StanfordLegion / legion

The Legion Parallel Programming System
https://legion.stanford.edu
Apache License 2.0
657 stars 146 forks source link

Regent: Implement vectorization on ARM #1676

Open elliottslaughter opened 2 months ago

elliottslaughter commented 2 months ago

We're missing the case for ARM here:

https://gitlab.com/StanfordLegion/legion/-/blob/d44c4d4062cb726a64aba19c023844ec62ef1077/language/src/regent/vectorize_loops.t#L101

In addition to some severely lacking CPU detection logic:

https://gitlab.com/StanfordLegion/legion/-/blob/d44c4d4062cb726a64aba19c023844ec62ef1077/language/src/regent/vectorize_loops.t#L33-40

This results in us attempting to generate x86 intrinsics for ARM, which obviously fails.

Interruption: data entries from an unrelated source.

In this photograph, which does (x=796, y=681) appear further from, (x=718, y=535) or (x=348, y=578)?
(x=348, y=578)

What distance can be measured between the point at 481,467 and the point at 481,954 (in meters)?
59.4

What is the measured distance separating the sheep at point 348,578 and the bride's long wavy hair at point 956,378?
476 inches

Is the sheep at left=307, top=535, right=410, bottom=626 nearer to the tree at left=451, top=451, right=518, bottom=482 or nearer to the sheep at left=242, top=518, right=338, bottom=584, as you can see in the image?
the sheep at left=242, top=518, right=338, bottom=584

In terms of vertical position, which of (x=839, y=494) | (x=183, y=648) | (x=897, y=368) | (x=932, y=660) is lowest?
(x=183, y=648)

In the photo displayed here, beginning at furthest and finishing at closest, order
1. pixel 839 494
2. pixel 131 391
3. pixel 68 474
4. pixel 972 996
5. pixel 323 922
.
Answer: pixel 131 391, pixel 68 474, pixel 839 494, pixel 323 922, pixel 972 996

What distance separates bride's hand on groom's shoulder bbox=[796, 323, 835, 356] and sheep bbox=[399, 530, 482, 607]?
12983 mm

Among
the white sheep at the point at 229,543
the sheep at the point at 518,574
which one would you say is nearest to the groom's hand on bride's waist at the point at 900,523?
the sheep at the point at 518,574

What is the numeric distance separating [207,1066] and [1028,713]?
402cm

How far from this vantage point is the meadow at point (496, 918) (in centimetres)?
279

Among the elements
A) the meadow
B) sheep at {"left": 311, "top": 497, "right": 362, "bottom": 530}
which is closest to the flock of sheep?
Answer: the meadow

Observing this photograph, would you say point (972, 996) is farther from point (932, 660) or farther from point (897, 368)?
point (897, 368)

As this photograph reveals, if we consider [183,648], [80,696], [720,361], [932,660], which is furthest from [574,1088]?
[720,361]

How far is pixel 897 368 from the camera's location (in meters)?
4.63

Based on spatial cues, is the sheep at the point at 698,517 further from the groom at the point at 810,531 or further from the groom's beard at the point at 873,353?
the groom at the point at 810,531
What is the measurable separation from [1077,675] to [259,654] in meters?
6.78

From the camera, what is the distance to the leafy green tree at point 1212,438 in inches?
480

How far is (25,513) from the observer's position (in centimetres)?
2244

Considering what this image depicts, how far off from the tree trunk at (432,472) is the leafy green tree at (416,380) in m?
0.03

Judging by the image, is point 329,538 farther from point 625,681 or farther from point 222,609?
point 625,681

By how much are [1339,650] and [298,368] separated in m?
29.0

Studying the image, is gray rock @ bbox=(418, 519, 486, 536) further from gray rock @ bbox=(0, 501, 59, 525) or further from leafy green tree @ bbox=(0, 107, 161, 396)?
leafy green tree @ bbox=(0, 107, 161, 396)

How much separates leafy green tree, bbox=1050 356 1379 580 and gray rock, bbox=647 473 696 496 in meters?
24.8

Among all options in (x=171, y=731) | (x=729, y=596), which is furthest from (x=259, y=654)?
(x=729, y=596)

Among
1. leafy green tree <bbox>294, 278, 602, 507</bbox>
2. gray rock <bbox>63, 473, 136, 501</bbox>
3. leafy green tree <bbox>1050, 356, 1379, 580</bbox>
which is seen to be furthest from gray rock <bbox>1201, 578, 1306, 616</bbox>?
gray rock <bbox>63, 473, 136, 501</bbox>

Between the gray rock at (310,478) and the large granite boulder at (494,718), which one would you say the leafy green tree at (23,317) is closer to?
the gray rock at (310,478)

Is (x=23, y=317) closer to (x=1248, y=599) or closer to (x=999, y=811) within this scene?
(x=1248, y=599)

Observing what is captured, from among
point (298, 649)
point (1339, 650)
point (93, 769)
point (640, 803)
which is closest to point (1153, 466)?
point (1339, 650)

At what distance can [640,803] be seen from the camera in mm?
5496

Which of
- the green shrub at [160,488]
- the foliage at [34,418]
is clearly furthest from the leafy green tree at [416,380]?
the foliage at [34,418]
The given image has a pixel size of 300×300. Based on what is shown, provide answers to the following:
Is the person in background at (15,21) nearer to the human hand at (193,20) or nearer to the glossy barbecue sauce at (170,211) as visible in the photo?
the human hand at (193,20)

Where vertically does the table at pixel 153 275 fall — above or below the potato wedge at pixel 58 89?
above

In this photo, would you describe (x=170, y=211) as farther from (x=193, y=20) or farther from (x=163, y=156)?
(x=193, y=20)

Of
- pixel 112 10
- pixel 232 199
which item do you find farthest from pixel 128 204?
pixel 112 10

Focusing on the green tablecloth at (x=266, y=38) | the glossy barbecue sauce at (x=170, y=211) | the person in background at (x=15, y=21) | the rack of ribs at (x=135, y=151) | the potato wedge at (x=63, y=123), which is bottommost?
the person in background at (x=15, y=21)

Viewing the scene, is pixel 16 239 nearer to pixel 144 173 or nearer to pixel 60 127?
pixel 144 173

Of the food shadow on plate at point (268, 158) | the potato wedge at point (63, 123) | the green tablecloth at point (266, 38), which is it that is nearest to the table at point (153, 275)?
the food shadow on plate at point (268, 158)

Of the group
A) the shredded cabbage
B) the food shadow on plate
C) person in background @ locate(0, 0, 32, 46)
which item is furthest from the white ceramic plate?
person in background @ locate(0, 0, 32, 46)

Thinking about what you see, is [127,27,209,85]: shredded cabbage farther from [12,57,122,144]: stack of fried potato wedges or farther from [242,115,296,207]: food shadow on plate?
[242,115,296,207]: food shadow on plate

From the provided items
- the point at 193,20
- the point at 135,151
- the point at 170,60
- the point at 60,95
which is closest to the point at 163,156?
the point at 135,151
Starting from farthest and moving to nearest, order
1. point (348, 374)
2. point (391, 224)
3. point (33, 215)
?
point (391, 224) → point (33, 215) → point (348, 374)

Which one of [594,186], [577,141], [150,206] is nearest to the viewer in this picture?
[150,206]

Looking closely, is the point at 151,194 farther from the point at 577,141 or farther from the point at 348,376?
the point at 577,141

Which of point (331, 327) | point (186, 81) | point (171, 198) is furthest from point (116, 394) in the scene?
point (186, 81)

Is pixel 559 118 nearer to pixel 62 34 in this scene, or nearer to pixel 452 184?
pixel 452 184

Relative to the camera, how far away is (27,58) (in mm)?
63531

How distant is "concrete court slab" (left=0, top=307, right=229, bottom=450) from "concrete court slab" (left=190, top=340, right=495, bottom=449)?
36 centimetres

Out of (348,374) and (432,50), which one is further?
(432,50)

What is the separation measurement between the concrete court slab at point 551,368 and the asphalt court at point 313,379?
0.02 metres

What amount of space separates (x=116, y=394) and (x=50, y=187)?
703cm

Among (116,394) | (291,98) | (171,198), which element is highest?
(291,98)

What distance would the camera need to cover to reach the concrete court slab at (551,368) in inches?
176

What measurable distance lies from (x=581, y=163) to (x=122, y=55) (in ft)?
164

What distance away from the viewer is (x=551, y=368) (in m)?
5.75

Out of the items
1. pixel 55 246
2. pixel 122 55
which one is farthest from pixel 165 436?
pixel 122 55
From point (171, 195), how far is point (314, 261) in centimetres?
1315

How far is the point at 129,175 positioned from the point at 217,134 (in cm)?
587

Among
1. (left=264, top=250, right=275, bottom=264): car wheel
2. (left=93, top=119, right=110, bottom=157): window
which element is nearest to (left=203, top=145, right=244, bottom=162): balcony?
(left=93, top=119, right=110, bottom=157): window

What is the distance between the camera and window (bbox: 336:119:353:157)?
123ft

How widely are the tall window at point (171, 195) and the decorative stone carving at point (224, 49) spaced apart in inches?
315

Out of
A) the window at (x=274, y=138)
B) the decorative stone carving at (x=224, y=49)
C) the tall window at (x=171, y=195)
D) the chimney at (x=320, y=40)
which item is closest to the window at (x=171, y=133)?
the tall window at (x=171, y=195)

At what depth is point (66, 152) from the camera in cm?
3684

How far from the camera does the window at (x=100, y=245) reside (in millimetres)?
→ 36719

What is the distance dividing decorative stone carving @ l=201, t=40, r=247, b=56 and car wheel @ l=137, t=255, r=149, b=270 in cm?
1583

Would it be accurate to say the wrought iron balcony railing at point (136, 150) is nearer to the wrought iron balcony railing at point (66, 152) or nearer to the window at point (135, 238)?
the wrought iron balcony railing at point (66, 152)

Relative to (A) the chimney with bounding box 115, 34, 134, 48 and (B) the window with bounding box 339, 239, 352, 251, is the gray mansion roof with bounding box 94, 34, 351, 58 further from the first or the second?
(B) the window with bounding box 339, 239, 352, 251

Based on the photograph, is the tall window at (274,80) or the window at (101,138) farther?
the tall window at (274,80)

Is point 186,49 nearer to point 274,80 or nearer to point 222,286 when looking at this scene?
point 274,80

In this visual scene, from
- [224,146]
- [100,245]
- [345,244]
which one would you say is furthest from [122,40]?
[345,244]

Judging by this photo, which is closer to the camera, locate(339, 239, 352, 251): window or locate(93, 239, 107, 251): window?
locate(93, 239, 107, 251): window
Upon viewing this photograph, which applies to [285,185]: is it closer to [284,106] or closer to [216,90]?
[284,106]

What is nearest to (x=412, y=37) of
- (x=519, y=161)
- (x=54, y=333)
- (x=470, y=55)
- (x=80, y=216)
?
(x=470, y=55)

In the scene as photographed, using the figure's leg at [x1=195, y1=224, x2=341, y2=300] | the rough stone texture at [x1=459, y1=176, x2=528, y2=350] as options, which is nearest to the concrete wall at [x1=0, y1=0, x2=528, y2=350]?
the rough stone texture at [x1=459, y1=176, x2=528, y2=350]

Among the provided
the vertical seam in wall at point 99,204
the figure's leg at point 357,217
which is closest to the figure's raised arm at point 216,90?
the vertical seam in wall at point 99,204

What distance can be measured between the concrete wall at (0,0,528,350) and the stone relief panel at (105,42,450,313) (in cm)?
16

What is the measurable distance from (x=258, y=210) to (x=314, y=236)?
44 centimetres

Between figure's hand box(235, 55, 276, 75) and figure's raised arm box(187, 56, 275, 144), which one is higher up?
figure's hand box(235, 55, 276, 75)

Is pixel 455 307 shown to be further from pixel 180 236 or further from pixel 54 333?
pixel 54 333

elliottslaughter commented 2 months ago

I put in an initial change to just shut off vectorization, for now:

https://gitlab.com/StanfordLegion/legion/-/merge_requests/1205

I can't find good documentation on the ARM instruction set so I've been looking through random LLVM tests trying to find the names of the intrinsics. I see:

https://github.com/llvm/llvm-project/blob/main/llvm/test/CodeGen/ARM/vpadd.ll#L64

But this is a 64-bit (?!) vector and I see no options for larger vector widths or for 64-bit floating point.

elliottslaughter commented 2 months ago

I merged the change to disable the vectorizer so that at least we're not generating invalid vector intrinsics for ARM now.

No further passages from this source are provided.